Beast on the Moon (Finborough Theatre)

Posted: February 1, 2019 in Theatre

Writer Richard Kalinoski      Director: Jelena Budimir

⭐️⭐️⭐️⭐️

Richard Kalinoski’s Beast on the Moon, which premiered in 1996, covers events beginning almost a century ago, but its relevance to the plight of refugees in the modern world is striking. The main characters, Aram and Seta are Christian Armenians, newly arrived in Milwaukee in 1921, having fled from persecution by the Turks in their homeland. “Where are all the Americans?” asks Aram as he meets only Poles, Italians and other immigrants, reminding us not only of the scale of human displacement, but of how much more welcoming America has been to immigrants throughout its history than perhaps it is in the Trump era.

Aram (a beautifully judged performance by George Jovanovic) is 23 and, like his late father, he is a photographer. His father’s overcoat hangs in the hallway of his home, but is never worn and he keeps a photograph of his family, with their heads cut out, on display in the living room. His grief simmers beneath the surface as he looks forward to his new life, preserving his cultural heritage and raising a family of his own to replace the one that he has lost.

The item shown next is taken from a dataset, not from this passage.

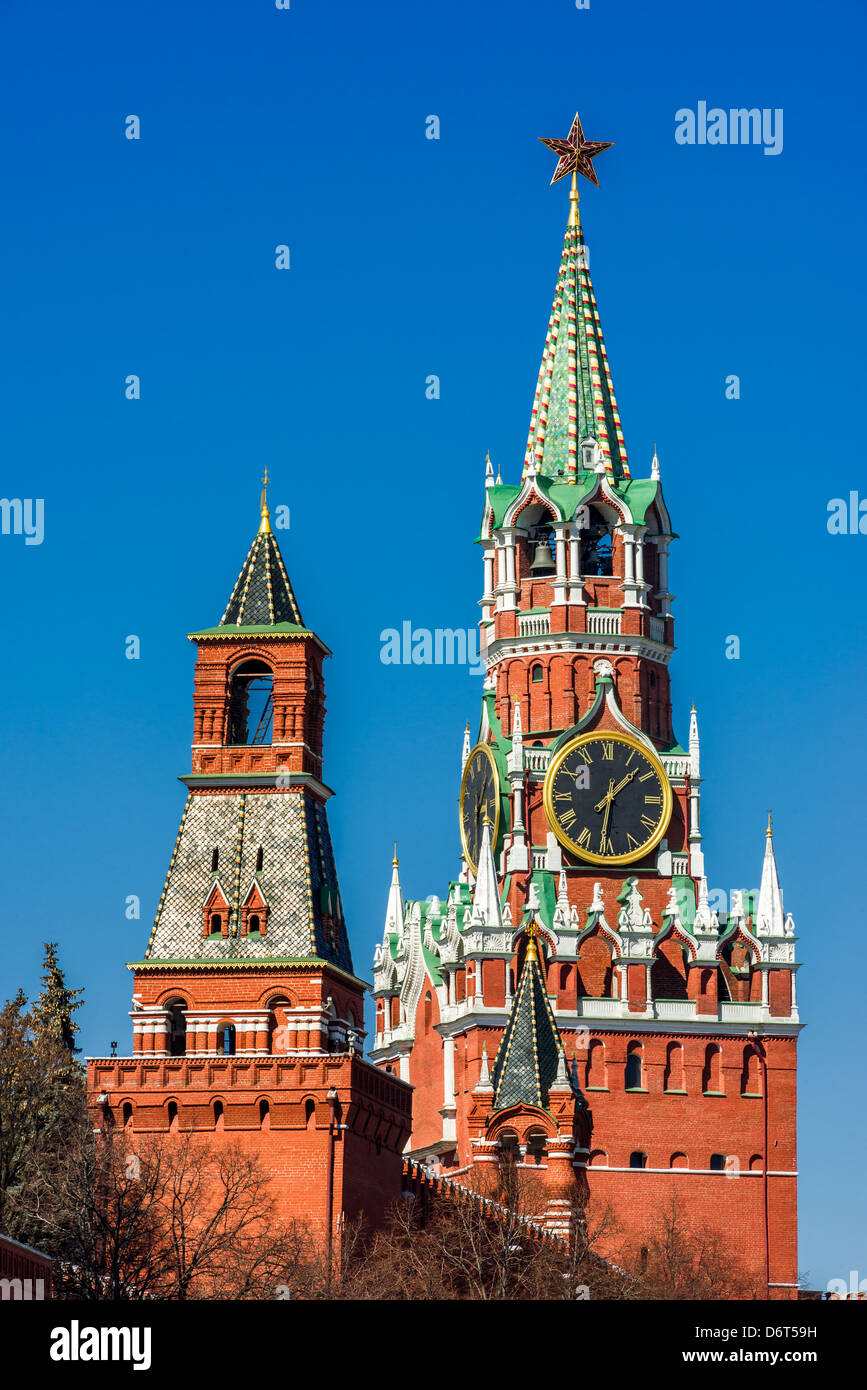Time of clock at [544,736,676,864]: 1:31
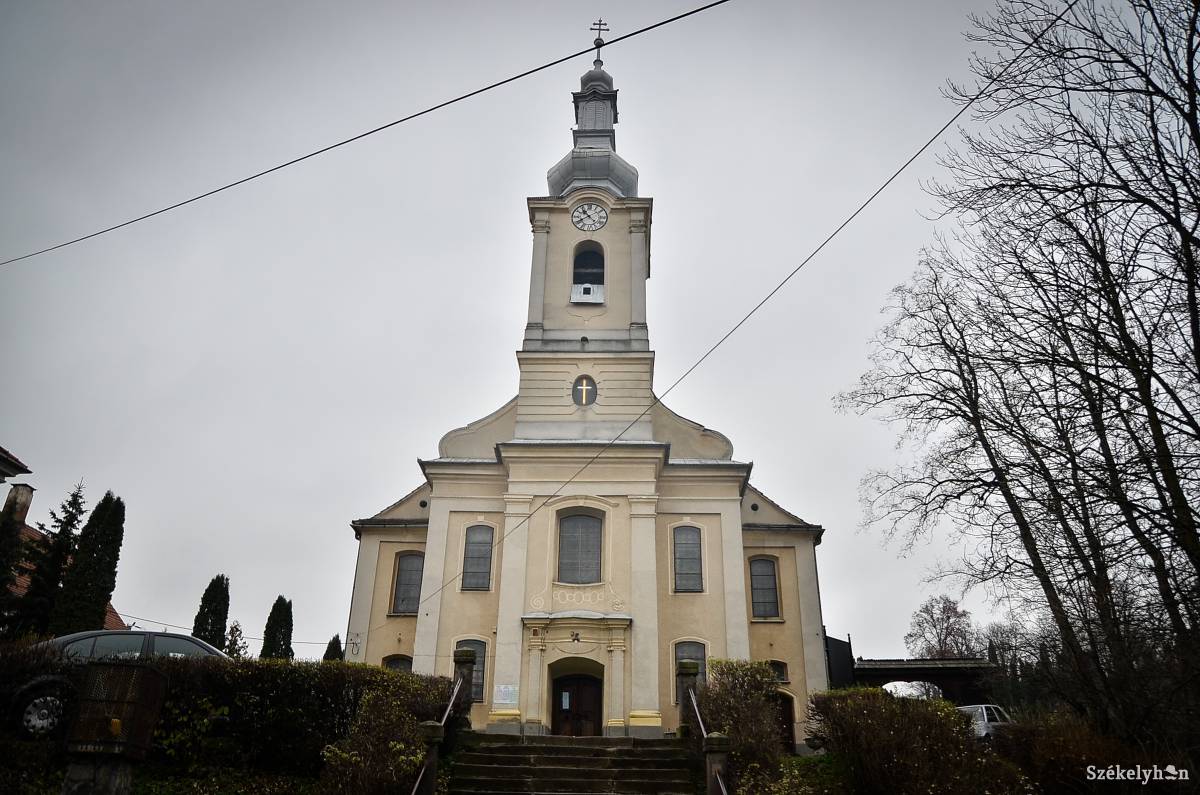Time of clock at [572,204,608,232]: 10:40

The play begins with the arrival from Armenia of 15-year-old Seta to enter into an arranged marriage with Aram. She clutches a rag doll, which we learn reminds her of her late mother, and she cowers under a table in fear of her new husband, but Zarima McDermott’s remarkable portrayal transforms her from a quivering child to the confident and independent-minded woman that she has become 12 years later.

The story is narrated by an elderly man (Hayward B Morse) who we learn had been a 12-year-old orphan boy named Vincent, encountering the couple in 1933. Morse also plays Vincent, which is the one false step in Jelena Budimir’s otherwise unerring revival. Aram and Seta have remained childless and the emotional impact of Vincent on both of them could, perhaps, have been made clearer if the boy had been more believable,

The play focusses narrowly on the past and ongoing traumas suffered by its main characters and Budimir, rightly, keeps her production simple and similarly focussed, Sarah Jane Booth’s set and period costumes suiting perfectly. As tension builds, Aram and Seta are forced slowly to accept their losses and come to terms with their grief in scenes which are given passion and force by Jovanovic and McDermott. The overall impact is deeply moving. 

Beast on the Moon is returning to the Finborough theatre where it was performed first in 1996. Today we hear much of horrors in faraway lands and of the practical problems associated with the resettlement of surviving victims, but Kalinoski’s study of the psychology of refugees fleeing persecution adds an important dimension to urgent debates.